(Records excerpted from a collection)
## Start

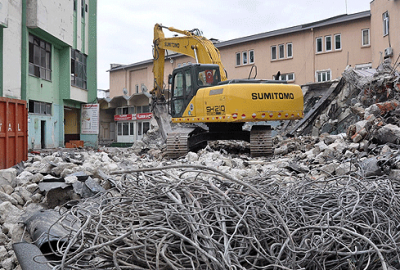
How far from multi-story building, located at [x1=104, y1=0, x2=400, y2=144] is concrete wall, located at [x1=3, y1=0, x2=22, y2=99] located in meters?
11.9

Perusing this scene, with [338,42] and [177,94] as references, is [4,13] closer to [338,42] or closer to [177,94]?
[177,94]

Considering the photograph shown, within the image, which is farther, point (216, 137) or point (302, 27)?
point (302, 27)

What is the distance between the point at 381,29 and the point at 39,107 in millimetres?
19673

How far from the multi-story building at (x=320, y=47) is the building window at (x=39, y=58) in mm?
8810

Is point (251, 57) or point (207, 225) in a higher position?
point (251, 57)

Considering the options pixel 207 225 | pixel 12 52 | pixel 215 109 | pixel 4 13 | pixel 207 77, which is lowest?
pixel 207 225

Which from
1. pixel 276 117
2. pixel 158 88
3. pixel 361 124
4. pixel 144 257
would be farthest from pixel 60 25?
pixel 144 257

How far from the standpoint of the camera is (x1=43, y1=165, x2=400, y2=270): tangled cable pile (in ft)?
8.35

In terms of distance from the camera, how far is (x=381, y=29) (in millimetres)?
21281

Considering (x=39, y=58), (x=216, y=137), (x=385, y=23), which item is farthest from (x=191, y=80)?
(x=385, y=23)

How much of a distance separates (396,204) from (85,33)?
24435 mm

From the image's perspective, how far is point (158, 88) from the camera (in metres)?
14.0

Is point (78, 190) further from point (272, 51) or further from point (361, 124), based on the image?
point (272, 51)

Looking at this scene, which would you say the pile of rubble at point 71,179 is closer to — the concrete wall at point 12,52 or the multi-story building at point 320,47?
the concrete wall at point 12,52
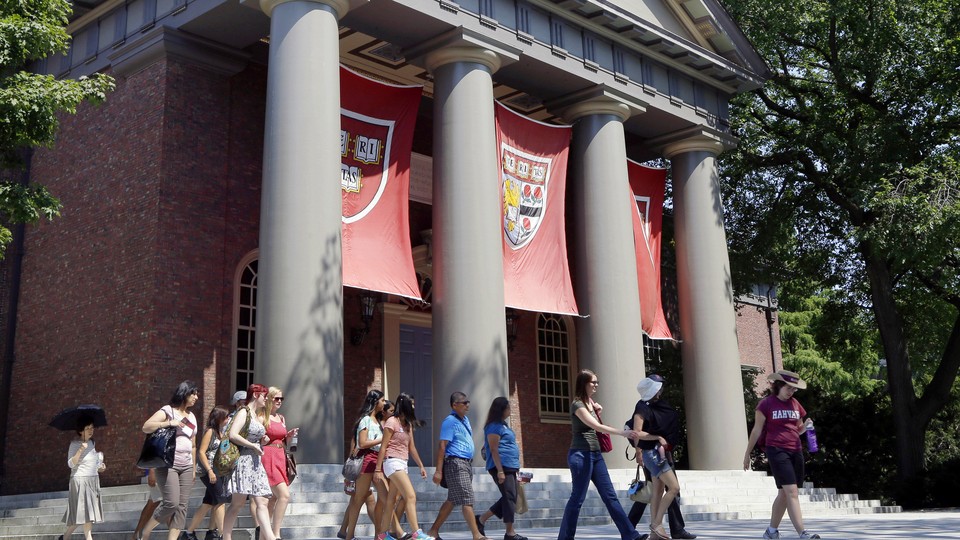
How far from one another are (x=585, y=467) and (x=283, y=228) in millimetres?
6981

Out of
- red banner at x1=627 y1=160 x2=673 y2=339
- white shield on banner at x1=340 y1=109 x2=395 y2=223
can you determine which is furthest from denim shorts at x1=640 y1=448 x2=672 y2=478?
red banner at x1=627 y1=160 x2=673 y2=339

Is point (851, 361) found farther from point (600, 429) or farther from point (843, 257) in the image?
point (600, 429)

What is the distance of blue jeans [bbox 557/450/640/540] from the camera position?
9445 mm

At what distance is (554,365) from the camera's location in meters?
25.2

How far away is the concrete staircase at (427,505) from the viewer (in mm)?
12664

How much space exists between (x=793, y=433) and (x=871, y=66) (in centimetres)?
1536

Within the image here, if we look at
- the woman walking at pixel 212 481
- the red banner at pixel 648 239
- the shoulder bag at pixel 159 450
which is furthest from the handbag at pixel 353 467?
the red banner at pixel 648 239

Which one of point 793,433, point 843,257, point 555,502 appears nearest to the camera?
point 793,433

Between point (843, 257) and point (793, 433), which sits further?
point (843, 257)

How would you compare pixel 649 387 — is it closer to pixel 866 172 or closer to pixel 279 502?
pixel 279 502

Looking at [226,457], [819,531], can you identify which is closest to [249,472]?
[226,457]

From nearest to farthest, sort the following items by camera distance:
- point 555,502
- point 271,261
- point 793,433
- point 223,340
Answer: point 793,433 < point 271,261 < point 555,502 < point 223,340

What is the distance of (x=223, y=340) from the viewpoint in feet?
58.1

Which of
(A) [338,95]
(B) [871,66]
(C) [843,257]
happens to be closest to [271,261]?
(A) [338,95]
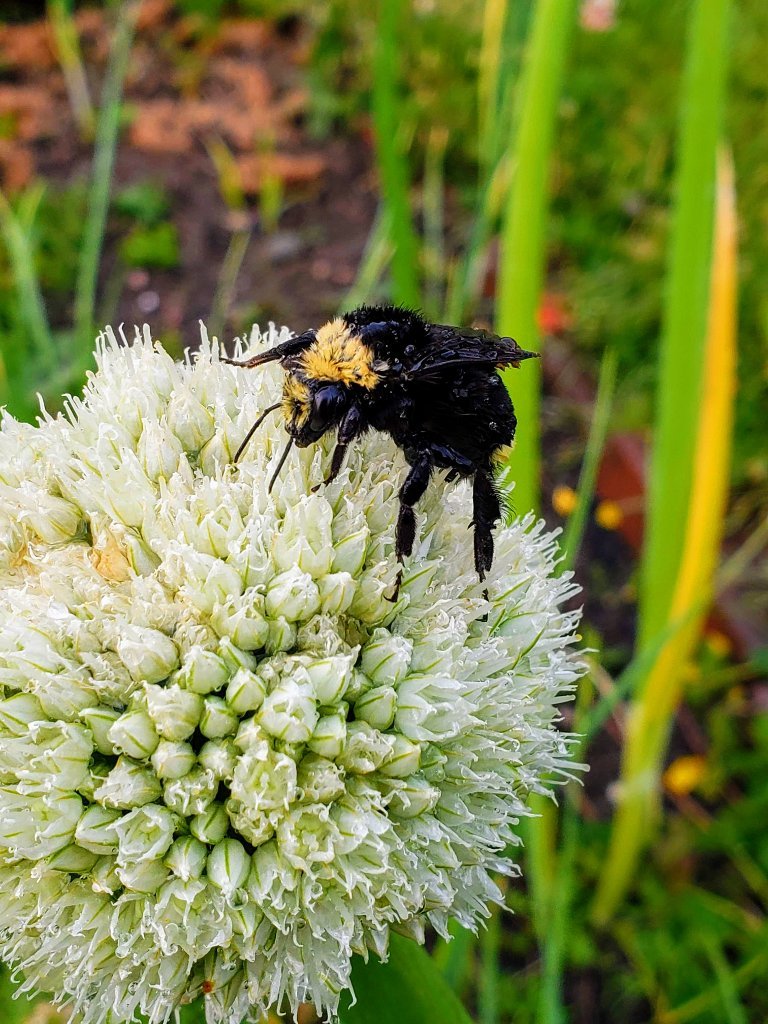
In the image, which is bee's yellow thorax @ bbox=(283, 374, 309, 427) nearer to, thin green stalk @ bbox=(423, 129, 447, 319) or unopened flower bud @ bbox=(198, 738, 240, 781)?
unopened flower bud @ bbox=(198, 738, 240, 781)

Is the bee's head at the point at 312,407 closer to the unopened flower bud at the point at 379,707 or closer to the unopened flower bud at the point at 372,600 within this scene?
the unopened flower bud at the point at 372,600

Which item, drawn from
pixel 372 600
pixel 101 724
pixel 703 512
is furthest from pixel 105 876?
pixel 703 512

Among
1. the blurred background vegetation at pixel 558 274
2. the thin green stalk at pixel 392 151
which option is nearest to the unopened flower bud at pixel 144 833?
the blurred background vegetation at pixel 558 274

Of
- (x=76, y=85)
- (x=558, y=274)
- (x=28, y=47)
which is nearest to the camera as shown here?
(x=558, y=274)

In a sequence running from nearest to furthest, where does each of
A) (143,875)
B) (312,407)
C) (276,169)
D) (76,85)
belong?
(143,875)
(312,407)
(276,169)
(76,85)

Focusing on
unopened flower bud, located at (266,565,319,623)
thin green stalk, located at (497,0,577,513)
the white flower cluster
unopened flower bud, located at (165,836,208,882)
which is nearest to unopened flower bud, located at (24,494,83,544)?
the white flower cluster

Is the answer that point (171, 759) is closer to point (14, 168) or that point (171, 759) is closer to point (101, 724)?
point (101, 724)
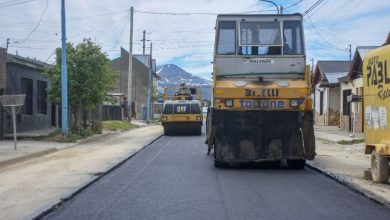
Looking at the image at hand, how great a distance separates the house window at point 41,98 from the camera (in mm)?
34031

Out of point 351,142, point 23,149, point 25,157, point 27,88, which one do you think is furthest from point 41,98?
point 351,142

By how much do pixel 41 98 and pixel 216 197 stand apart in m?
25.9

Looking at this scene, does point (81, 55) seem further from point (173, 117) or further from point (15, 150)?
point (15, 150)

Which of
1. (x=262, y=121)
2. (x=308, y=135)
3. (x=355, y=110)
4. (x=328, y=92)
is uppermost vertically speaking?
(x=328, y=92)

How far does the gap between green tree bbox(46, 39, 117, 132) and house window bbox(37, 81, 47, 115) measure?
12.3 feet

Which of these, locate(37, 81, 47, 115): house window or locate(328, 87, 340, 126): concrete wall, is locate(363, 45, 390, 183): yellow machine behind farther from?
locate(328, 87, 340, 126): concrete wall

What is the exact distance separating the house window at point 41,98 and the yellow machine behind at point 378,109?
24.0 meters

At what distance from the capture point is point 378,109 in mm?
12695

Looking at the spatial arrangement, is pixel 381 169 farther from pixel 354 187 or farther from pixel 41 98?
pixel 41 98

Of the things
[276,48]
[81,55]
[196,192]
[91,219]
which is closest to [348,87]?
[81,55]

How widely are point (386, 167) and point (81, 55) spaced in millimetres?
20581

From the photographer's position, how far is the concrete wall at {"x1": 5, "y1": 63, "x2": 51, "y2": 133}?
28612 mm

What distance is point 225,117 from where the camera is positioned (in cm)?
1522

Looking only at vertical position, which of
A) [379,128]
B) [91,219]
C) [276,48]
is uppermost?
[276,48]
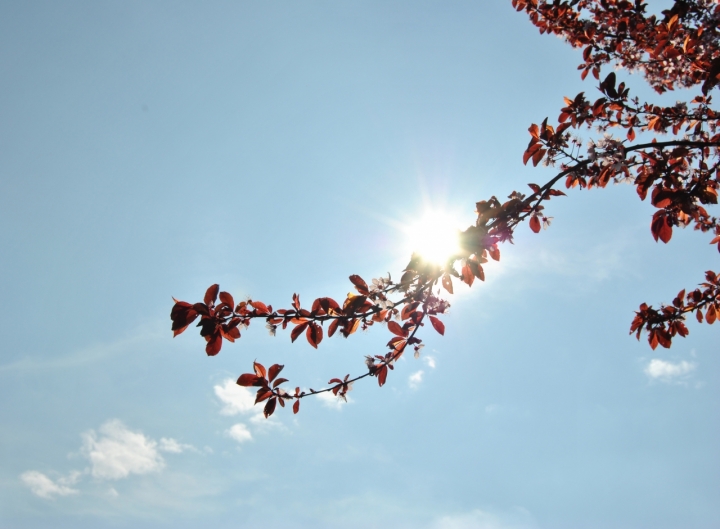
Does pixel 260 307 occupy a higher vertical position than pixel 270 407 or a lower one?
higher

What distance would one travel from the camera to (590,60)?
411 cm

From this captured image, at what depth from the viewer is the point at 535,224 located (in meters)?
2.71

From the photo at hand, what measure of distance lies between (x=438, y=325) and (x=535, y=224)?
40.3 inches

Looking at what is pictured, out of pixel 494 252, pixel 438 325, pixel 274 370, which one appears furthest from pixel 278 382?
pixel 494 252

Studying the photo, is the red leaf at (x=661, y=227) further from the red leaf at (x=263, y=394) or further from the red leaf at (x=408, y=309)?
the red leaf at (x=263, y=394)

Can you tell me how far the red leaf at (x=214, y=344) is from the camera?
2328 mm

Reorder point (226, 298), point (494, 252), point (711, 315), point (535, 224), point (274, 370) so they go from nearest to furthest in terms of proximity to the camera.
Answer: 1. point (226, 298)
2. point (494, 252)
3. point (274, 370)
4. point (535, 224)
5. point (711, 315)

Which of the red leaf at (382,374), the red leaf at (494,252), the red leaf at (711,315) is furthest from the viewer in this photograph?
the red leaf at (711,315)

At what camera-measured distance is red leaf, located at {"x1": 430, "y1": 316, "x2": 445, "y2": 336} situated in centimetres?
259

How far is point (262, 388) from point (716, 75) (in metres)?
3.80

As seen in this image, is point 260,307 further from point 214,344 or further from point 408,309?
point 408,309

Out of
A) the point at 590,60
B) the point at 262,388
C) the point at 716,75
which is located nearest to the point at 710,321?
the point at 716,75

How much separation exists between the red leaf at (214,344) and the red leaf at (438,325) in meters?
1.41

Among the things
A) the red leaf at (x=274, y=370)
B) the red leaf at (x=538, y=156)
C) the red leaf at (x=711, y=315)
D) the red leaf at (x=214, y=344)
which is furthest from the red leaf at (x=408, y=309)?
the red leaf at (x=711, y=315)
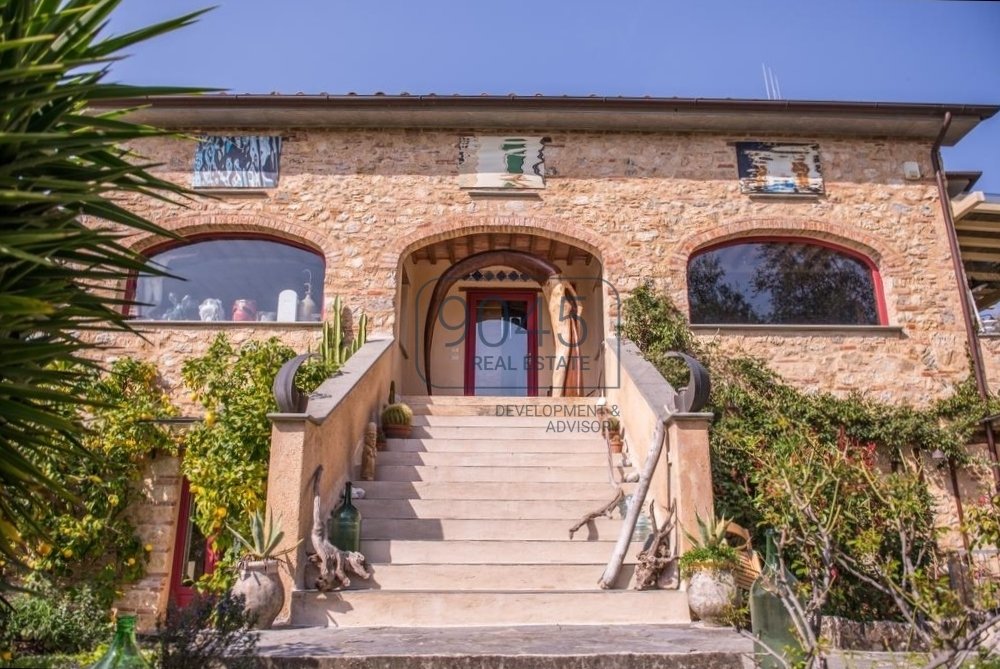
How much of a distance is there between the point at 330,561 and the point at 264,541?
0.45 m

## End

Could you rewrite the part of the records that opens with the line containing "Can you tell" and closes with the line containing "5. point (711, 315)", swapping "camera" for "viewer" and leaving everything else unchanged?

EXERCISE RESULT —
Can you tell me how far the red leaf at (x=214, y=344) is from the viewer?
2328 mm

Reorder point (226, 298), point (494, 252), point (711, 315), point (535, 224), point (274, 370) so they go from nearest to furthest in terms of proximity to the viewer.
Answer: 1. point (226, 298)
2. point (494, 252)
3. point (274, 370)
4. point (535, 224)
5. point (711, 315)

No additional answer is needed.